Der neue Wissensmanager muss daher in einer Führungposition sitzen, um über Abteilungen und Geschäftsbereiche hinweg die erforderlichen Änderungen durchzusetzen. Wie das geht, zeigen als Präzedenzfälle die noch recht jungen Managementrollen wie CIO, CSO und CISO, die bereits großen Einfluss in der heutigen informationsgetriebenen Wirtschaft nehmen.
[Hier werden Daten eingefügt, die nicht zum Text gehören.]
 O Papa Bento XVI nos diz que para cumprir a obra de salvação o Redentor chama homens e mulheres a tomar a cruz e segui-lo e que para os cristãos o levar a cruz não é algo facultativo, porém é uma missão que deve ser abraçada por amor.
Vom Informationsunternehmen zum Wissensunternehmen

Es bleibt derzeit abzuwarten, ob Organisationen den Wandel von informationsgetriebenen zu wissensgetriebenen Unternehmen vollziehen werden. Wie immer reicht dafür Technologie alleine nicht aus. Denn die Transformation erfordert auch einen Wandel bei den Mitarbeitern und in den Geschäftsprozessen. Folgende Fragen müssen dazu noch beantwortet werden:

  • Werden die Experten der jeweiligen Fachgebiete die nötige Zeit dafür haben und den Aufwand betreiben, um aussagekräftige Themen zu erstellen?
  • Können sich Unternehmen auf eine Liste von Themen einigen, die ihr Geschäft definieren? Denn das Festlegen von Themen ist stets ein potenzieller Streitpunkt.
  • Wie genau passt der Wissensmanager in die CIO-Hierarchie? Wird er einen ausreichend starken Hebel bekommen, um notwendige Veränderungen anzustoßen?
  • Werden die einfachen Mitarbeiter Zeit und Mühe aufwenden, um Dokumente, E-Mails und Ereignisse mit Themen auszuzeichnen, die von Experten erstellt wurden? Die langjährige Erfahrung mit SharePoint zeigt, dass es meist sehr schwer ist, Benutzer zur konsequenten Nutzung von Metadaten zu bewegen.
  • Selbst wenn Mitarbeiter mitmachen, werden Sie dann die Themen in einer konsistenten Weise anwenden, damit die Cortex-KI-Engine damit arbeiten kann und genaue Themenvorschläge generiert?
  • Werden die von den Fachleuten und Wissensmanagern definierten Themen auch für die normalen Mitarbeiter intuitiv zu benutzen sein? Werden sie so intuitiv sein, dass Mitarbeiter tatsächlich schnell verwandte Informationen finden, ein Gesamtverständnis erlangen und auf dieser Basis bessere Entscheidungen treffen?

Erste Cortex-Anwendungsfälle in diesem Jahr

Wir haben hier eine Reihe von Hürden gesehen, und es liegen noch einige vor uns. Aber so wie Rom nicht an einem Tag erbaut wurde, wird das auch beim Wissensunternehmen nicht passieren. Doch irgendwo muss man schließlich starten, und allein durch die führende Rolle Microsofts in der IT-Infrastruktur hat Cortex gute Chancen auf einen Erfolg. Wir können davon ausgehen, dass wir im Lauf des Jahres bereits erste laufende Anwendungsfälle in Unternehmen sehen werden.